- Location: South Australia, Parawa
- Nearest city: Yankalilla
- Coordinates: 35°35′25.79″S 138°19′26.04″E﻿ / ﻿35.5904972°S 138.3239000°E
- Area: 3 ha (7.4 acres)
- Established: 1 January 1960
- Visitors: "very few visitors" (in 2009)
- Governing body: Department for Environment and Water

= Waitpinga Conservation Park =

Protected area in South Australia

Waitpinga Conservation Park (formerly the Waitpinga National Parks Reserve) is a protected area in the Australian state of South Australia located about 15 km south of the town of the Yankalilla in the gazetted locality of Parawa.

On 9 November 1967, it was proclaimed under the National Parks Act 1966 as the Waitpinga National Parks Reserve in respect to an area of land already under statutory protection. The conservation park was proclaimed under the National Parks and Wildlife Act 1972 on 27 April 1972.

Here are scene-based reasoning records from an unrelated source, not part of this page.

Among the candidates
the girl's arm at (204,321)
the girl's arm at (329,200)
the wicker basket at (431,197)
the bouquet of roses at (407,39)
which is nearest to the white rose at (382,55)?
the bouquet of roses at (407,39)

As of 2011, it was described as being "dedicated to the conservation of the rare Coral Fern". The conservation park contains a "low open forest of stringbark and pink gum, over an understorey of bracken, tea-tree, sedges and grasses". Notable fauna includes the chestnut-rumped heathwren, which is a nationally-listed endangered species.

The conservation park is within the extent of "Illawong Swamp" which is listed as a wetland of national importance and immediately adjoins a forestry plantation operated by ForestrySA as part of its Second Valley Forest operation.

The conservation park is classified as an IUCN Category III protected area.